When consumers are interested in and trust your industry, they will shop around and find you. Sure, they may find your competitors as well, but healthy competition will keep you sharp. Competition drives organizations to do what it takes to know and understand their customers. By collaborating with competitors, you increase opportunities for innovations and new ways of doing things.

The best organizations will improve, whether or not you help them. And if you are one of the best organizations, you will do the same. You might as well open up and share when appropriate. As long as you differentiate yourself from the competition, you can all learn from each other and benefit from new ideas. You don't have to share your deepest, most treasured secrets, but you can be open to exchanging ideas or improvement tactics.

This makes me think of benchmarking. At APQC, our data is confidential, but our studies are open. Organizations join collaborative studies and are willing to share. Everyone learns, grows, and makes valuable connections with others who can help them do business better. Sharing benefits everyone. There are plenty of ways to collaborate and share that do not involve divulging trade secrets. Organizations improve every day because they learn a new tactic from a competing organization or an organization in a surprising industry.

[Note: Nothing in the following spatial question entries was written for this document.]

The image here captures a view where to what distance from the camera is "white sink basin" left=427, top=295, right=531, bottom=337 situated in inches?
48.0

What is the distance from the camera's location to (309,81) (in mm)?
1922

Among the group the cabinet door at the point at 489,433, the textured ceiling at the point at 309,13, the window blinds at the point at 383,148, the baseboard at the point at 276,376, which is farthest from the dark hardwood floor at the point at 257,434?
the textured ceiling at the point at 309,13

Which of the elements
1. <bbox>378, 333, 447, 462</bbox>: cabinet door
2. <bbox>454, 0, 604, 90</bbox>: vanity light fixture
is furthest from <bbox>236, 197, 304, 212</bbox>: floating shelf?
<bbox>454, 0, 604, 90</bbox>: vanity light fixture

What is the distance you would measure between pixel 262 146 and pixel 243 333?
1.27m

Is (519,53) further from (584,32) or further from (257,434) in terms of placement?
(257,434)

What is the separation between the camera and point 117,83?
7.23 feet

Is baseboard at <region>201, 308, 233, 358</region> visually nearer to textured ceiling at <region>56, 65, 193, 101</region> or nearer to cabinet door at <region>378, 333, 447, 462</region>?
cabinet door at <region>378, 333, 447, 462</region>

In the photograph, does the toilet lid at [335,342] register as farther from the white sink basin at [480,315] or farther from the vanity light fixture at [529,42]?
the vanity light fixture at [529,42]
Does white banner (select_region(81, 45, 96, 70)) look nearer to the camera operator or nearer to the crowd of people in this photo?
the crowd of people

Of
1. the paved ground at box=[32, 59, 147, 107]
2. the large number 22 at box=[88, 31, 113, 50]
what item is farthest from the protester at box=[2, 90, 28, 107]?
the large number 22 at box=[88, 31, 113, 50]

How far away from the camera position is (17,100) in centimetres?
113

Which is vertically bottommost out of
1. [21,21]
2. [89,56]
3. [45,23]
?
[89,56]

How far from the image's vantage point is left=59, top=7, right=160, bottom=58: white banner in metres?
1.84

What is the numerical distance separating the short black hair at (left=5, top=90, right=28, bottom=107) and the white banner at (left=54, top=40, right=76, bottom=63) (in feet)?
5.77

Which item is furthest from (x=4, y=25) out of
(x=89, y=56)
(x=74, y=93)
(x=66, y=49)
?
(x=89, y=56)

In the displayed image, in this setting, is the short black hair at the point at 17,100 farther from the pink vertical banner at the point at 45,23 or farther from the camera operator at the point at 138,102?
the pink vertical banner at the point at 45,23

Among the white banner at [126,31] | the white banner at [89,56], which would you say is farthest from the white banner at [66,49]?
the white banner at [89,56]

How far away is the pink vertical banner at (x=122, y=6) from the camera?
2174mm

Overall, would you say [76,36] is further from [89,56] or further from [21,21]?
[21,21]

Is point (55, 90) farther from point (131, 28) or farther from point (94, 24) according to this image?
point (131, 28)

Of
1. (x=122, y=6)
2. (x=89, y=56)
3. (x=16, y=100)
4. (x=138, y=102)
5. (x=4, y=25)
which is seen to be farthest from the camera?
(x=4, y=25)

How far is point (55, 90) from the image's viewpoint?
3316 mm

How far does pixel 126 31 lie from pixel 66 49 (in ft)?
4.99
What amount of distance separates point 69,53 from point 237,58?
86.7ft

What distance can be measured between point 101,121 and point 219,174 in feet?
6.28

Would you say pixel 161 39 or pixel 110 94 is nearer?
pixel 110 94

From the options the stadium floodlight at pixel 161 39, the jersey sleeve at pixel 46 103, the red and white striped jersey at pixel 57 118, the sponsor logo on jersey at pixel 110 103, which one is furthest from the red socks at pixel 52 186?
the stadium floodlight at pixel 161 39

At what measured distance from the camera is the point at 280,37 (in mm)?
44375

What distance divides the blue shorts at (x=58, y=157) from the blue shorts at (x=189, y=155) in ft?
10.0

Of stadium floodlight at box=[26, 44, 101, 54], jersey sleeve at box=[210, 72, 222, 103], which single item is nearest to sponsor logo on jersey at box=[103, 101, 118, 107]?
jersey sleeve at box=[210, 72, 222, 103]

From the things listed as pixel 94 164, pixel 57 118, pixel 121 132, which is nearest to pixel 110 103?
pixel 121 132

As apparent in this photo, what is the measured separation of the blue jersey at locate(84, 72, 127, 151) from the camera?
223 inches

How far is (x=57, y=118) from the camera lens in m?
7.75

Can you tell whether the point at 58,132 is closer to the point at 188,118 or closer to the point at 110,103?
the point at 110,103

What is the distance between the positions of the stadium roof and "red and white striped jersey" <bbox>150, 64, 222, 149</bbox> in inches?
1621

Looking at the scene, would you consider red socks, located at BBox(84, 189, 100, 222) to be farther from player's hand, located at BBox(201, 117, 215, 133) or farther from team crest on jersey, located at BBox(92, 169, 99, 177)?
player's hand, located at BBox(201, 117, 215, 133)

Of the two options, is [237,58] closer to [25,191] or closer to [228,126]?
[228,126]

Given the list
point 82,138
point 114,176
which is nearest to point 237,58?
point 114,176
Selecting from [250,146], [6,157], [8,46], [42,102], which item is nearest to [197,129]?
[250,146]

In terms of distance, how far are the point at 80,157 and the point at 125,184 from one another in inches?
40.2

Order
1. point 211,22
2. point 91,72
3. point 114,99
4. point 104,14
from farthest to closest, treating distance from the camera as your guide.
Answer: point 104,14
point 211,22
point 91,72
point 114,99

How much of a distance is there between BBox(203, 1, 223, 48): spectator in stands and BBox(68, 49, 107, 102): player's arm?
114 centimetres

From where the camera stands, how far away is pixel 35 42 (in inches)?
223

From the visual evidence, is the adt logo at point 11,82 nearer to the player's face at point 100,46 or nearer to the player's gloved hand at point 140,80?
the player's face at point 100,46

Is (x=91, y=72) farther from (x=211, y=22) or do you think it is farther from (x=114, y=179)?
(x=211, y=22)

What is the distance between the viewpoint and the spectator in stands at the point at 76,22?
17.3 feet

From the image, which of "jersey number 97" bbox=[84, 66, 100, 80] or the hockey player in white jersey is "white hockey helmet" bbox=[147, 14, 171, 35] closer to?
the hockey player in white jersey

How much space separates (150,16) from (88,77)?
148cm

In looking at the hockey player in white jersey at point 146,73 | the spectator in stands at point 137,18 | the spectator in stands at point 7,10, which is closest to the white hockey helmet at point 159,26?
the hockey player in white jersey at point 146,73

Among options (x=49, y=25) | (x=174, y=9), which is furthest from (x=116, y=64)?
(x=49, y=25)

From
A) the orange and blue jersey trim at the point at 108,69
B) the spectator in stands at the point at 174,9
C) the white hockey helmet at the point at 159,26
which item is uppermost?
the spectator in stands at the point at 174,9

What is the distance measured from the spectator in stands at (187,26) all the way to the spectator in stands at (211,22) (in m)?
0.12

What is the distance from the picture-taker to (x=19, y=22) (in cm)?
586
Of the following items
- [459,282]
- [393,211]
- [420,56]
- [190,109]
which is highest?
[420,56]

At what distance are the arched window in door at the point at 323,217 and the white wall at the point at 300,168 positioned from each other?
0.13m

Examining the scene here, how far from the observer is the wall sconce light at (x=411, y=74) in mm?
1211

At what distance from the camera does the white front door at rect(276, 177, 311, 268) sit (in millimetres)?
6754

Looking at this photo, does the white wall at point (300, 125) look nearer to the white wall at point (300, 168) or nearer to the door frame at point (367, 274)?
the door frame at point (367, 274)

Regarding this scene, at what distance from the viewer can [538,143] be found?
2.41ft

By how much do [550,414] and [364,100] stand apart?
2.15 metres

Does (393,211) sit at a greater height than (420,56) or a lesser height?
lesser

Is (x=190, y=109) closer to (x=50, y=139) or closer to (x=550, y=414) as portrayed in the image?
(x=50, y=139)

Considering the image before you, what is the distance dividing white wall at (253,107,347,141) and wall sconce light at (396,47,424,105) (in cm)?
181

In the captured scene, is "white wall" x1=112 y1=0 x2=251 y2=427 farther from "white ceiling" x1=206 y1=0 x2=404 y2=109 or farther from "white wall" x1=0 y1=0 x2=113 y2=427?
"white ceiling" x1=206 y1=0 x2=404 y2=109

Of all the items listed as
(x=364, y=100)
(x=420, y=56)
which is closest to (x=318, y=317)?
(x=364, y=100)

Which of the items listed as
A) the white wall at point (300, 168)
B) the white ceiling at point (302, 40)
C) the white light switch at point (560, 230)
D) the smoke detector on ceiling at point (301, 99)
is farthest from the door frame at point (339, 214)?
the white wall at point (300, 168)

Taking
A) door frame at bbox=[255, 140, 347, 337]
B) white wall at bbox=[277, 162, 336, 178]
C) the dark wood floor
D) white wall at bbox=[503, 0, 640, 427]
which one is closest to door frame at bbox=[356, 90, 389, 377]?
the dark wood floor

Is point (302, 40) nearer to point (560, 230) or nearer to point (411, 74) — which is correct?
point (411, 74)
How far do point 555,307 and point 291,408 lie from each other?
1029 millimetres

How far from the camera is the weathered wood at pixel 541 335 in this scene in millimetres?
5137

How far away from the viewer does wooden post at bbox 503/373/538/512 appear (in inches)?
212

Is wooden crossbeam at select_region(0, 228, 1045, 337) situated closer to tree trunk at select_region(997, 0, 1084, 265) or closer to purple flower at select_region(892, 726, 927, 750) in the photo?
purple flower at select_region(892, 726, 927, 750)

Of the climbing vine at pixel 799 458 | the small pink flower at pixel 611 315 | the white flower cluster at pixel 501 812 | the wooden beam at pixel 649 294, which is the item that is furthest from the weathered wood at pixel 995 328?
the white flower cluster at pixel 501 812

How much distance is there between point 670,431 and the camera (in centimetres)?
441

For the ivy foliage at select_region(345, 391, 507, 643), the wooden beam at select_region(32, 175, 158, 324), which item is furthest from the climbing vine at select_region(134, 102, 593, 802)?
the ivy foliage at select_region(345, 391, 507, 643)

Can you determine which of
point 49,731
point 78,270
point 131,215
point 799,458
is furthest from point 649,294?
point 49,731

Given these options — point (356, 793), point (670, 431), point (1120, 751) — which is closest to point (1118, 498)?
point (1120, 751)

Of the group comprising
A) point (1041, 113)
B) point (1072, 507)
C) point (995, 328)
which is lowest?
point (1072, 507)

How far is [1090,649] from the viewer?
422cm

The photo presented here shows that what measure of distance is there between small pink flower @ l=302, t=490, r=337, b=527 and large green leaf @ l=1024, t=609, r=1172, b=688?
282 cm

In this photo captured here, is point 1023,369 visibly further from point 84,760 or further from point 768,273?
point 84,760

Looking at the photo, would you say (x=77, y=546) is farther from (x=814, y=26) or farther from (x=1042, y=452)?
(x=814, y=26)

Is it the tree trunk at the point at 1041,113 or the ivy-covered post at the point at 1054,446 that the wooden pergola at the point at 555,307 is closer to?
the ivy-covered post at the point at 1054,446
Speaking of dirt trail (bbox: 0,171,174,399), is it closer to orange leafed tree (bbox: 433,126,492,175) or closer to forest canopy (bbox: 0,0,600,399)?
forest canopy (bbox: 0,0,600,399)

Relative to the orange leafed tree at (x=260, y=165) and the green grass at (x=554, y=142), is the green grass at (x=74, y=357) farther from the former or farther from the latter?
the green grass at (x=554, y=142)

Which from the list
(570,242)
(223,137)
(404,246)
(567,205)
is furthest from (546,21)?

Too often, organizations limit their ability to improve by writing their own catch 22. "We can't compare ourselves to that organization or learn from them because it is too different from ours, in some far-off industry somewhere. But we can't compare ourselves to this organization or learn from them because they are our competition. We're too alike, and we can't risk it." It's silly, and I talk to APQC members who have realized the fallacy of this kind of thinking every day. The first breakthrough you get through benchmarking or collaboration will hook you. You'll know that it's okay to share.

In conclusion, don't be so high on your horse. Regardless of how much you hide or share with others, some other organization will one day surpass yours in some way. You might take back the lead. You might not. But why be afraid to help everyone do business better? It's better for you. Like Lewitt cited from Co-opetition by Barry Nalebuff and Adam Brandenburger: It's better to own 20 percent share of a $10 billion market than it is to own 75 percent share of a $2 billion market.